New York City Mayor Bloomberg Takes Heat for 'Inebriated Irish' Joke

New York City Mayor Michael Bloomberg was defending himself Thursday after he learned the hard way that jokes about the "inebriated Irish" do not go over well with an Irish audience, MyFoxNY reported.

The mayor's stand-up act fell flat Wednesday night when he told a crowd at the American Irish Historical Society that he's used to seeing drunks hanging out the windows of its Fifth Avenue headquarters, around the corner from his town house in NYC, the Irish Central Web site reported.

"I live in the neighborhood, right around the corner," the mayor said. "Normally, when I walk by this building, there are a bunch of people that are totally inebriated hanging out the window. I know that's a stereotype about the Irish, but nevertheless, we Jews around the corner think this."

The remarks were met with a combination of laughs, boos and groans.

"He was trying to be funny," one official in the audience later told The New York Post. "It wasn't funny. Some people took it as a personal or ethnic [slur]."

This isn't the first time the mayor's inappropriate choice of words has raised eyebrows.

Last year, during a trip to Hong Kong, he asserted that incoming members of Congress "can't read," to make the point that they're unprepared on international issues.

Brian O'Dwyer, a prominent Manhattan lawyer who has worked with the mayor on Irish causes, chastised him for "engaging in stereotypes."

"It's unfortunate. The mayor has been great on Irish issues -- the peace process and immigration," O'Dwyer added.

"I wish he hadn't said it. It wasn't funny. But we're willing to forgive him."

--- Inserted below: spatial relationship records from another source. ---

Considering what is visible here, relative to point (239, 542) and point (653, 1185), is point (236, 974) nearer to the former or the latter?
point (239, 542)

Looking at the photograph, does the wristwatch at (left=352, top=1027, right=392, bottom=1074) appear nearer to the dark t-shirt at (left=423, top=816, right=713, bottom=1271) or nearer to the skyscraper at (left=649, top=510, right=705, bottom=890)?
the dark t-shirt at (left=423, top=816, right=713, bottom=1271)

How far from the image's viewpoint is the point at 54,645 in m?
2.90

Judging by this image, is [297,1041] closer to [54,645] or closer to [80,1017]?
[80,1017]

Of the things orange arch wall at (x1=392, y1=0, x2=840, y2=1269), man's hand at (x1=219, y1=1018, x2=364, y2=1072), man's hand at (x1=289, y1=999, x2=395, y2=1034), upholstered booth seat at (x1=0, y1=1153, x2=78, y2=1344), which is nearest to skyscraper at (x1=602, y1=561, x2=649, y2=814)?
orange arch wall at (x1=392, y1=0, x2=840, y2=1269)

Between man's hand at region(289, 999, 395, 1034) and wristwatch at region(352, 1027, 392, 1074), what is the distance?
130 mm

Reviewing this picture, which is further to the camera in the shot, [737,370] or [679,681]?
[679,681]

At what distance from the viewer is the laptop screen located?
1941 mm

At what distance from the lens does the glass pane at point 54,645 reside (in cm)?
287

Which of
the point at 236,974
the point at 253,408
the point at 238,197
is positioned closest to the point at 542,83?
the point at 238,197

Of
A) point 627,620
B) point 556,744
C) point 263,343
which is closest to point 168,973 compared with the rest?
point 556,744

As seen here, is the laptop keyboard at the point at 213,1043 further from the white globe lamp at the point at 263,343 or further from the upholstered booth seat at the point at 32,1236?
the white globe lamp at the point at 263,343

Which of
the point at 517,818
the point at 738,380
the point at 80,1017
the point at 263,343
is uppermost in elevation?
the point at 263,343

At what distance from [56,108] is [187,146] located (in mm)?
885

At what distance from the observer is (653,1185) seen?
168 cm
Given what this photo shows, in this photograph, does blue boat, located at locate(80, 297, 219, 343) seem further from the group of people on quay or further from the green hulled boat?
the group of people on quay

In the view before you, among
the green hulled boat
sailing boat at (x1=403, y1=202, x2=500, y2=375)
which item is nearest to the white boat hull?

Even City Council Speaker Christine Quinn, the city's top Irish-American official and a Bloomberg ally, took him to task.

"Given the mayor's long history of support for the Irish community, his remarks last night were both surprising and inappropriate," said Quinn, who didn't attend the event celebrating publication of a book about the 250th anniversary of the St. Patrick's Day Parade.

But like O'Dwyer, Quinn was quick to forgive.

"I am pleased to hear he has since apologized, and while he should not have said it, he has a great record on the issues. Let's move on," she said.

Bloomberg insisted he was merely trying to inject "good fun" into the book event, and wasn't out to denigrate anyone.